── Data supplied

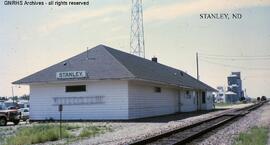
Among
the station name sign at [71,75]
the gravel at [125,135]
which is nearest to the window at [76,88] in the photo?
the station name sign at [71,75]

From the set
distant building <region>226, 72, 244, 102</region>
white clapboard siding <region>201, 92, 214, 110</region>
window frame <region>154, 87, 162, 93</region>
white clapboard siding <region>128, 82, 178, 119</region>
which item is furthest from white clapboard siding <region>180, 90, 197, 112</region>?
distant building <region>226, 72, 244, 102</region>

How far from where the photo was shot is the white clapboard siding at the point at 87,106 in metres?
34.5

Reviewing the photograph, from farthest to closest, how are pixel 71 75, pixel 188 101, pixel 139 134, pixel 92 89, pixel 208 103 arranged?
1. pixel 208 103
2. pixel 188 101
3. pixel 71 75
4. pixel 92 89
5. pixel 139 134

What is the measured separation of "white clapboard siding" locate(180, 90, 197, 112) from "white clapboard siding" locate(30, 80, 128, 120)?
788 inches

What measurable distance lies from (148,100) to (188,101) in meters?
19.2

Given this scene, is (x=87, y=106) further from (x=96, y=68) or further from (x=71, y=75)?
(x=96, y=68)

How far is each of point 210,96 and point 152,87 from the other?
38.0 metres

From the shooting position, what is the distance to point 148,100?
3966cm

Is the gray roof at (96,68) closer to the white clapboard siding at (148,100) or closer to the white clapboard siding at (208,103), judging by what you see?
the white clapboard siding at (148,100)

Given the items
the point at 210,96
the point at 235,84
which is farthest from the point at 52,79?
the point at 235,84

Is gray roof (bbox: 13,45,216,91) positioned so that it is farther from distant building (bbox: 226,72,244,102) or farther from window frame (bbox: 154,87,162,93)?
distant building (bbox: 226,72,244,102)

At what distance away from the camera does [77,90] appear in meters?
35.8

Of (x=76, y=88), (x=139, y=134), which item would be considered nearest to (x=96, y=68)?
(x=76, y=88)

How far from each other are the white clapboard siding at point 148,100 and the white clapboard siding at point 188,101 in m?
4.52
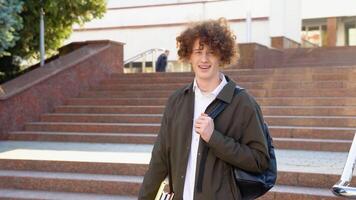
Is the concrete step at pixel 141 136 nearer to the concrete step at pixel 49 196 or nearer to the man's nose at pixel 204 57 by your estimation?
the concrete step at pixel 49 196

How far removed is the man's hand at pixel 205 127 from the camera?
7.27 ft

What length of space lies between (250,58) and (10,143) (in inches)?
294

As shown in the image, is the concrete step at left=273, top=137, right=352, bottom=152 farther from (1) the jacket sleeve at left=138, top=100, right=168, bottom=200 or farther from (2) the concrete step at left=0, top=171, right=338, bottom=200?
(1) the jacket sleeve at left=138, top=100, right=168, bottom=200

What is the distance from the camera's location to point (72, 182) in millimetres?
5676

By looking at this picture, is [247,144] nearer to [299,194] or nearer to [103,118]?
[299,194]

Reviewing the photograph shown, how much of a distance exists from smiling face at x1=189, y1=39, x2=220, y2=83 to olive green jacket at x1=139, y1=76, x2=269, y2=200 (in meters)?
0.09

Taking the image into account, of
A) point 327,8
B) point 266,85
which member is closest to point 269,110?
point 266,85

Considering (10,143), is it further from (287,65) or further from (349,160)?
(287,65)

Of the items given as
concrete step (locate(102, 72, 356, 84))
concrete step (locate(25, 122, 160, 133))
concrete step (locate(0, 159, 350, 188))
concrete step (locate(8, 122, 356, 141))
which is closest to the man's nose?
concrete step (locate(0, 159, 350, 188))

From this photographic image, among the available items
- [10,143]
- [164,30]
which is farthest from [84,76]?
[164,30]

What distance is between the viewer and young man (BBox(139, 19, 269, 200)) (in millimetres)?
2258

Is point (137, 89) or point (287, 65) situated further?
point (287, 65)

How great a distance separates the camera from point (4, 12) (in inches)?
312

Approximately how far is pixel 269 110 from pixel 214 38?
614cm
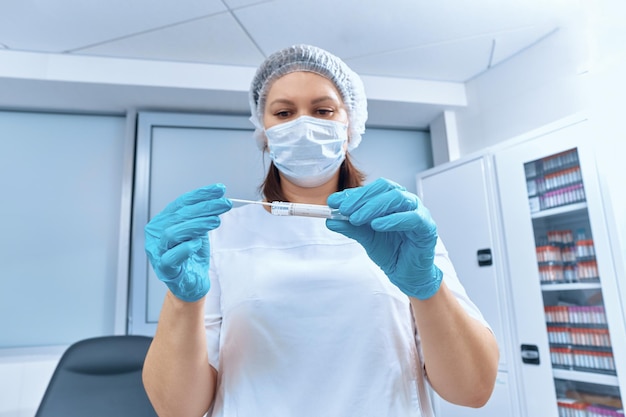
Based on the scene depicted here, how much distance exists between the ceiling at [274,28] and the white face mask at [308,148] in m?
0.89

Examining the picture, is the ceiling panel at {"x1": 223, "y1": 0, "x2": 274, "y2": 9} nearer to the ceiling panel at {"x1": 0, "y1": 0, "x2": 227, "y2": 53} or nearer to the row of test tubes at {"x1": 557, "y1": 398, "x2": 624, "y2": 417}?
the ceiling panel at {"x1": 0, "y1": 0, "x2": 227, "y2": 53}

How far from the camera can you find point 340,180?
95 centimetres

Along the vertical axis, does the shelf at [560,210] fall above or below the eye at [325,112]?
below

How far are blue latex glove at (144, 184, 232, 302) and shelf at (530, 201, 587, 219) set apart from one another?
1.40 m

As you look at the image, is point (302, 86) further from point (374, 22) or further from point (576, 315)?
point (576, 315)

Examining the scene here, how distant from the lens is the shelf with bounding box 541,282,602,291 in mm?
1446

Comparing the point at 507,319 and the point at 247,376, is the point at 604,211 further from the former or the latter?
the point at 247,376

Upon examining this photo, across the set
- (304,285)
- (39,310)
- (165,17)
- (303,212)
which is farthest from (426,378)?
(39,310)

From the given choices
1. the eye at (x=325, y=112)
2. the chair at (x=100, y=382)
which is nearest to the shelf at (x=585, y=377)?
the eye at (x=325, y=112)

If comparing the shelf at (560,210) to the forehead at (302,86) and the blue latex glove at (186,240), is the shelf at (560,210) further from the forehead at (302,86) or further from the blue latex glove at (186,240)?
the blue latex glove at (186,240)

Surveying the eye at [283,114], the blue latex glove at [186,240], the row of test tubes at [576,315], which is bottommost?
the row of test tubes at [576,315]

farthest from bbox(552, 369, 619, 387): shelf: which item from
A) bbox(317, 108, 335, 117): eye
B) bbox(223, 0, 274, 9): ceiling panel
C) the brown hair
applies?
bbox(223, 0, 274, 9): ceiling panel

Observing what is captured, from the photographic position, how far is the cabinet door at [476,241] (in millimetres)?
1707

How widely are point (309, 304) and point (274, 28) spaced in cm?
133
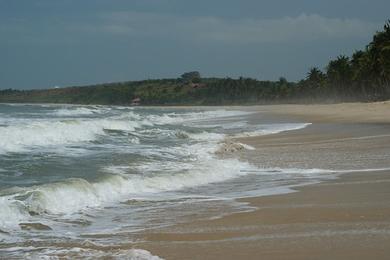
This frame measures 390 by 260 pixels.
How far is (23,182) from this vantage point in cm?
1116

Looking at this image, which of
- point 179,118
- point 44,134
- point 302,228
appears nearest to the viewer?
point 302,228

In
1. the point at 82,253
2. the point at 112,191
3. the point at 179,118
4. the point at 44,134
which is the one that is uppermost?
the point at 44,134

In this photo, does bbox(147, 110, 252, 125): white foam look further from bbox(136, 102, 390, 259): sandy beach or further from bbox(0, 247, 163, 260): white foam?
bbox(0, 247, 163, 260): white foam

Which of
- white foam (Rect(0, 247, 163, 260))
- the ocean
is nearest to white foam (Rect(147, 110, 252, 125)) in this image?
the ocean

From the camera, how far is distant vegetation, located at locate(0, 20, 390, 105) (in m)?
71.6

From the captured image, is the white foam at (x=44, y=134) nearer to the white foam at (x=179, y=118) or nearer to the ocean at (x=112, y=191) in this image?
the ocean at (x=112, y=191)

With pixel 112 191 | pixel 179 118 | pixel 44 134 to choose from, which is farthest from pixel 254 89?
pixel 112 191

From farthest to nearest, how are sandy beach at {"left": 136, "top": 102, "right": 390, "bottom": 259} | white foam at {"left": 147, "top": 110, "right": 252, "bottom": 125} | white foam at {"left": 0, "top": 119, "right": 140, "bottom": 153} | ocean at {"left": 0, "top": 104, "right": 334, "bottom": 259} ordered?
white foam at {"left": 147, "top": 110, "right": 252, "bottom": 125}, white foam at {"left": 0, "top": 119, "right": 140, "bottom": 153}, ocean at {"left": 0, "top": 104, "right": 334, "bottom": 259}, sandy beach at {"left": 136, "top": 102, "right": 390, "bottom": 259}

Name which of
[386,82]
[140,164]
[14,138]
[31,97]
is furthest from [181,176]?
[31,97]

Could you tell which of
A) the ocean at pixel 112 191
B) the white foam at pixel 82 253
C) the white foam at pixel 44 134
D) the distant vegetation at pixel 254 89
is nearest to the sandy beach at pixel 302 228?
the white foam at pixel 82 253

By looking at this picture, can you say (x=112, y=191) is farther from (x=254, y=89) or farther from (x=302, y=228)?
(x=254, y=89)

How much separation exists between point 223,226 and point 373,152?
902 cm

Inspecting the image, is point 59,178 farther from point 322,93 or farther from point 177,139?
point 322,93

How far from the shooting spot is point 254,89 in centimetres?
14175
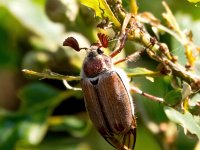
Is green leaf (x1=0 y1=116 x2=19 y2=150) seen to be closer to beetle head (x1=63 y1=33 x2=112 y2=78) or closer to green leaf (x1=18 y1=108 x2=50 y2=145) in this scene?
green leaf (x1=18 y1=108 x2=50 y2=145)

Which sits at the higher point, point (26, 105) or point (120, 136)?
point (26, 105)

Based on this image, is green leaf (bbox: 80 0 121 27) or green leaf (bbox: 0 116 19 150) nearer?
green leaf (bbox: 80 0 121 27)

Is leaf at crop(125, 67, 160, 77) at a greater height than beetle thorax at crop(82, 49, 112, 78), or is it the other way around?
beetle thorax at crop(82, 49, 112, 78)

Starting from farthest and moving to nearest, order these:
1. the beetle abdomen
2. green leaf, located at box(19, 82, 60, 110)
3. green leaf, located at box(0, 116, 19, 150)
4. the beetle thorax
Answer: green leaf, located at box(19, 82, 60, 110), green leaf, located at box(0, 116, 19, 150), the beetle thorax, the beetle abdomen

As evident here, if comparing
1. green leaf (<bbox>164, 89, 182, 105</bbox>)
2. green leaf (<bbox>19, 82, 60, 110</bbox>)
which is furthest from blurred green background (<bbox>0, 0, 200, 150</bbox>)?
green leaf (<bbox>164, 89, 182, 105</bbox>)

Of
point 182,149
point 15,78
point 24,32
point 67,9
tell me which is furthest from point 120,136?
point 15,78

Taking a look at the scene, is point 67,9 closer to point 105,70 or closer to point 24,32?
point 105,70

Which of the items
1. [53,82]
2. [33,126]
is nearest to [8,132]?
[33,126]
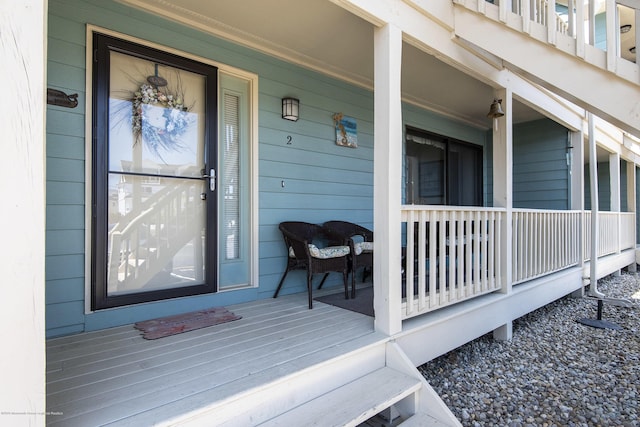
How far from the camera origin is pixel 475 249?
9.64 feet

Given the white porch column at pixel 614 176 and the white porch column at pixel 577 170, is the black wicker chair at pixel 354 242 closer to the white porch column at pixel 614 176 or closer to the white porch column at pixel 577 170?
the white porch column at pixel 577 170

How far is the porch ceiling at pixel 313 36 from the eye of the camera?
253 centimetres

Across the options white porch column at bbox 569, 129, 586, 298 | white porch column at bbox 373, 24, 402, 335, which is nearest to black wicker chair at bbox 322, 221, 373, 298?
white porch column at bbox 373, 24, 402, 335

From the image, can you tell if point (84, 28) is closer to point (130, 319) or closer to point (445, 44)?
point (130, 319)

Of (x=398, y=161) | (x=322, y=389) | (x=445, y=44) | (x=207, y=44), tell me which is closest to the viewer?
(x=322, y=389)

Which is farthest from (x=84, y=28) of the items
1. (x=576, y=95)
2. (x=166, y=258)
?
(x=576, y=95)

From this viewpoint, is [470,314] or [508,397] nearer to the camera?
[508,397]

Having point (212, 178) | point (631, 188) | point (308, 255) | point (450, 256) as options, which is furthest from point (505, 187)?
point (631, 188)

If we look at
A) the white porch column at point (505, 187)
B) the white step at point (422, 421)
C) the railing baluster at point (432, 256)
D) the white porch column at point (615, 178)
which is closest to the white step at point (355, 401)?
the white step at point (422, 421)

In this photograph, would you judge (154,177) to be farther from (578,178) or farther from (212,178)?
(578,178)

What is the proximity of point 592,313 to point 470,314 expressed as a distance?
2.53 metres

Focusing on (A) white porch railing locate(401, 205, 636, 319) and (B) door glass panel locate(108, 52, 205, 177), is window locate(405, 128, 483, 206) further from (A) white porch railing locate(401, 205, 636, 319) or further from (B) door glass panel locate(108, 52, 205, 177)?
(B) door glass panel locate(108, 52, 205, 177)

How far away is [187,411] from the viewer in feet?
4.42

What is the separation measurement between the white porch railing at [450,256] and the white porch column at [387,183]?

────

Set problem:
Copy the entries starting at the line containing "Which sits at" and ending at the line containing "Answer: green leaf, located", switching "higher point" to "greater height" and leaving all else the same.

Result of this task:
Which sits at the greater height, point (26, 105) or point (120, 136)?
point (26, 105)

Based on this image, is green leaf (bbox: 80 0 121 27) or green leaf (bbox: 0 116 19 150) nearer?
green leaf (bbox: 80 0 121 27)

Is leaf at crop(125, 67, 160, 77) at a greater height than beetle thorax at crop(82, 49, 112, 78), or is it the other way around?
beetle thorax at crop(82, 49, 112, 78)

Starting from farthest and moving to nearest, order these:
1. the beetle abdomen
2. green leaf, located at box(19, 82, 60, 110)
3. green leaf, located at box(0, 116, 19, 150)
4. the beetle thorax
Answer: green leaf, located at box(19, 82, 60, 110), green leaf, located at box(0, 116, 19, 150), the beetle thorax, the beetle abdomen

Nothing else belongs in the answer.